**TASK DESCRIPTION:** What you return should be only the lines in the entries below between the one holding "Los líderes comen" and the one holding "2. A C A D E", ends included, with every picture left out.

**GIVEN ENTRIES:**
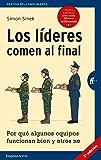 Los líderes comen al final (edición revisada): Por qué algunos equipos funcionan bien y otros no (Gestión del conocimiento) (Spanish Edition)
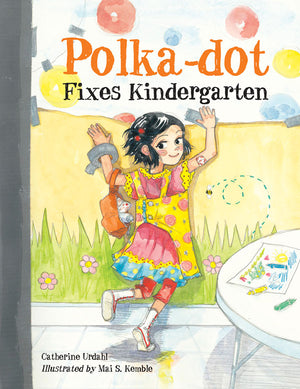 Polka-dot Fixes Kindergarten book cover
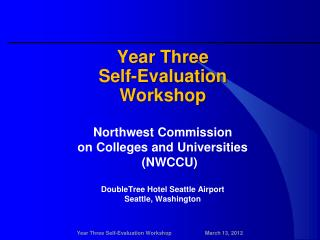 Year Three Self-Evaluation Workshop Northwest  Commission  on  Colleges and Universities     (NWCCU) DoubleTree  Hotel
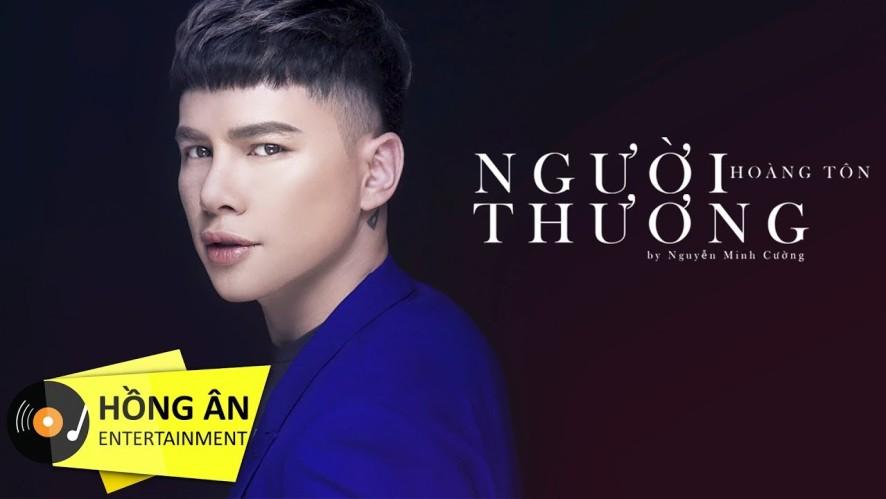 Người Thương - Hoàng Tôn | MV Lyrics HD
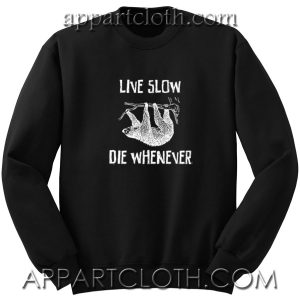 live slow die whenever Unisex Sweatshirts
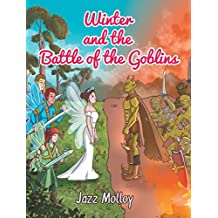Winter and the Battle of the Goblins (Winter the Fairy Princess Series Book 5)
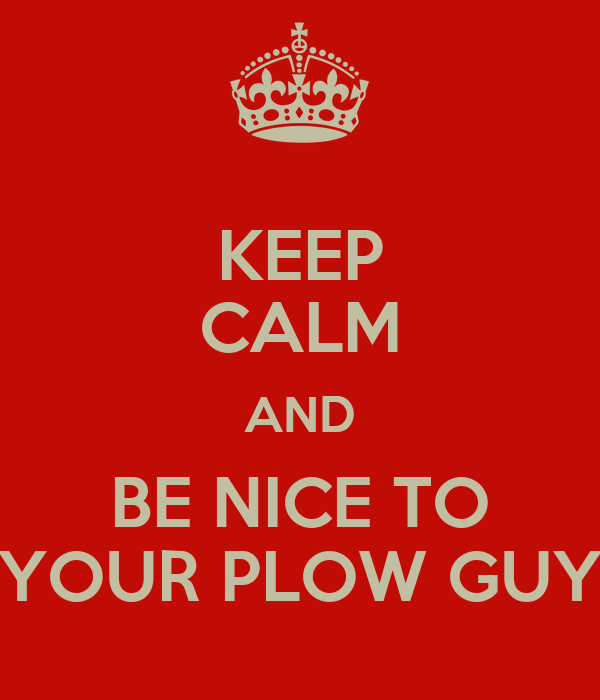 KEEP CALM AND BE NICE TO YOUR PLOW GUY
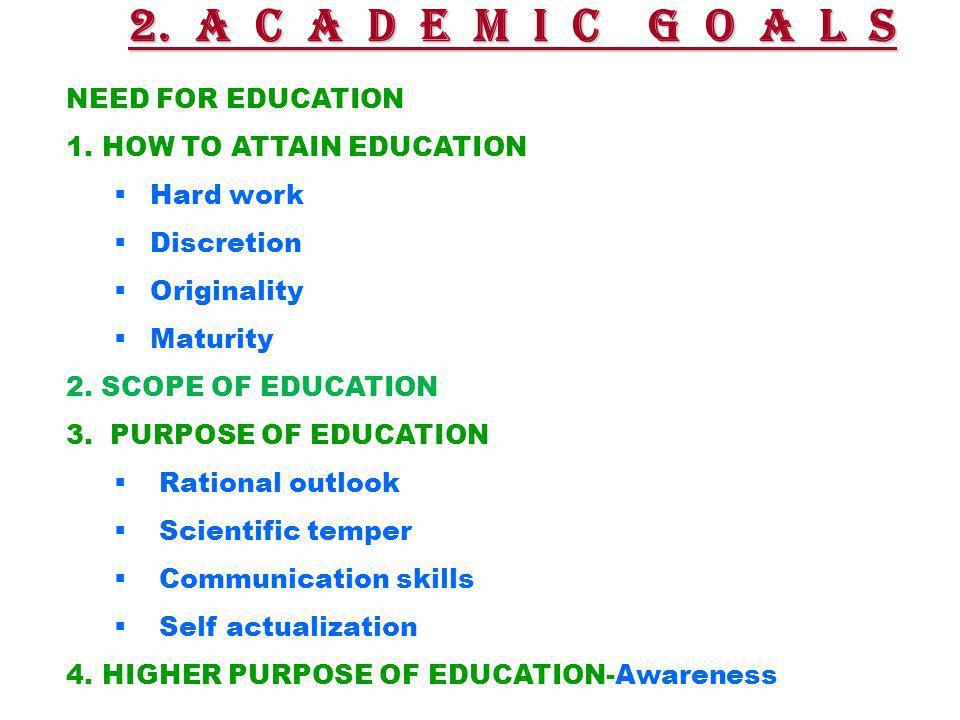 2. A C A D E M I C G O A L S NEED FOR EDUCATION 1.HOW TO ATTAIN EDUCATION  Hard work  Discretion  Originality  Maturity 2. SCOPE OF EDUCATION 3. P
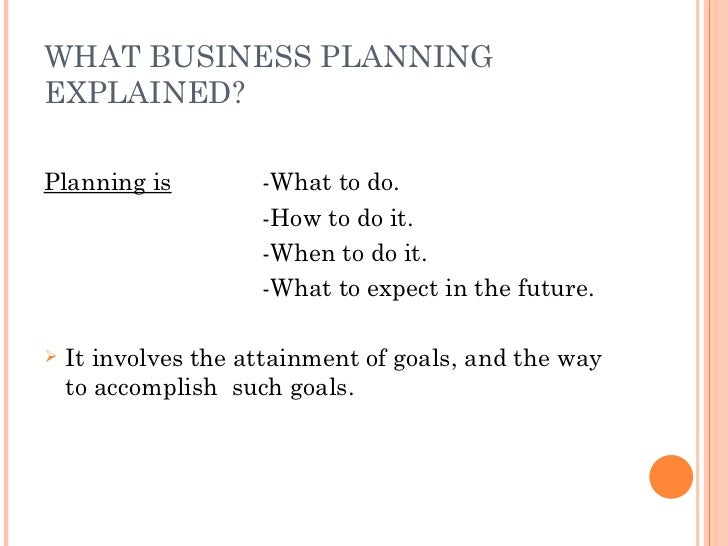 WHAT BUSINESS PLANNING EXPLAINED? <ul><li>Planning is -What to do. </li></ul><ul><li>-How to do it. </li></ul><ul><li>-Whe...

* * *

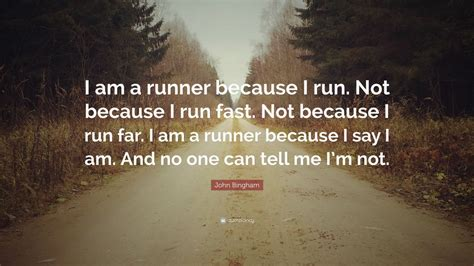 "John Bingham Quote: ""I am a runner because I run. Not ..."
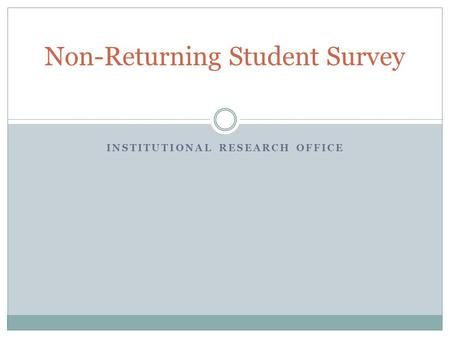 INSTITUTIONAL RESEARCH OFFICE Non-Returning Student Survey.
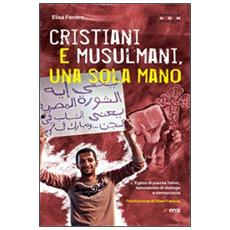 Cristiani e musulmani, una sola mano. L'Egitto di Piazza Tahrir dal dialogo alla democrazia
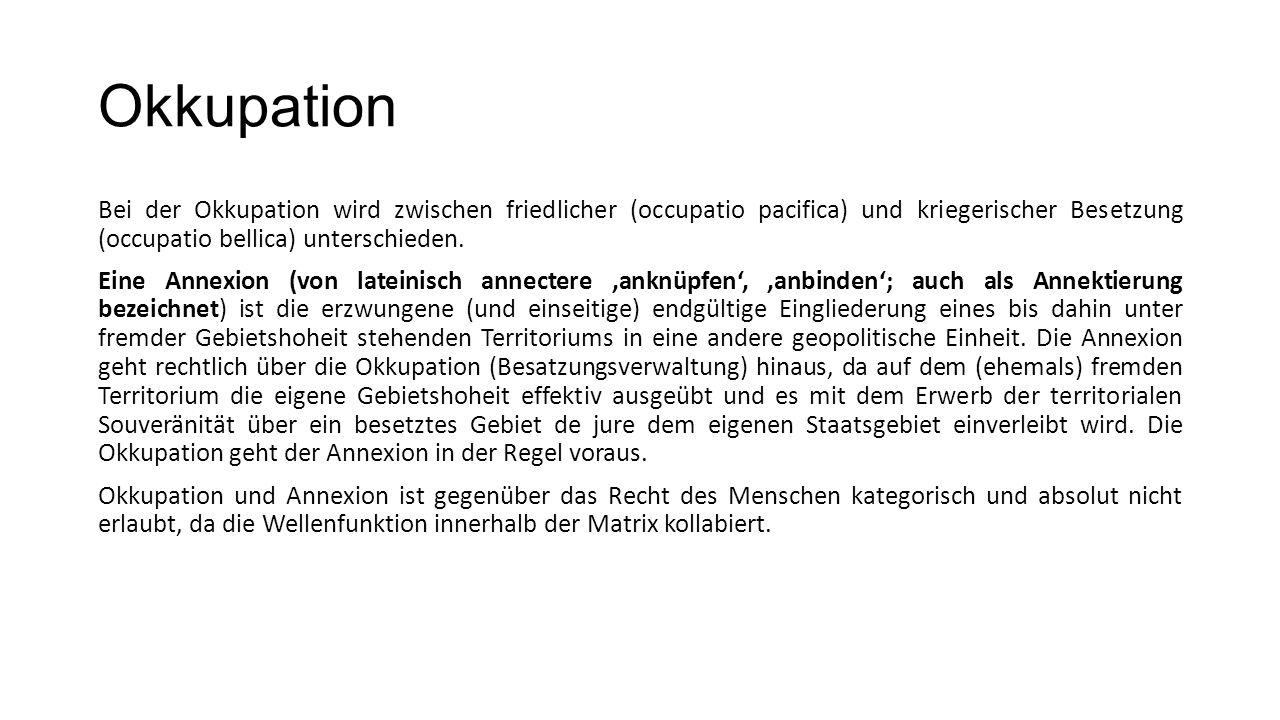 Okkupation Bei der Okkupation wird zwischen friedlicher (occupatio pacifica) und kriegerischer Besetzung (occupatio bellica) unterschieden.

...

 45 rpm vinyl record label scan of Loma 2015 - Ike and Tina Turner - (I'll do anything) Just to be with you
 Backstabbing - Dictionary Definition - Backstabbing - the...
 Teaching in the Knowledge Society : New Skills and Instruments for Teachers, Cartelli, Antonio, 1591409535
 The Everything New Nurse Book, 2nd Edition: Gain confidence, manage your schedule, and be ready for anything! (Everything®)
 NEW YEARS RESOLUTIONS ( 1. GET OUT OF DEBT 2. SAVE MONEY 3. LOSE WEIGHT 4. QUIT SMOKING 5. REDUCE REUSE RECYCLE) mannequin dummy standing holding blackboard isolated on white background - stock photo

**ANSWER TO THIS EXERCISE:**
 Los líderes comen al final (edición revisada): Por qué algunos equipos funcionan bien y otros no (Gestión del conocimiento) (Spanish Edition)
 Polka-dot Fixes Kindergarten book cover
 Year Three Self-Evaluation Workshop Northwest  Commission  on  Colleges and Universities     (NWCCU) DoubleTree  Hotel
 Người Thương - Hoàng Tôn | MV Lyrics HD
 live slow die whenever Unisex Sweatshirts
Winter and the Battle of the Goblins (Winter the Fairy Princess Series Book 5)
 KEEP CALM AND BE NICE TO YOUR PLOW GUY
 2. A C A D E M I C G O A L S NEED FOR EDUCATION 1.HOW TO ATTAIN EDUCATION  Hard work  Discretion  Originality  Maturity 2. SCOPE OF EDUCATION 3. P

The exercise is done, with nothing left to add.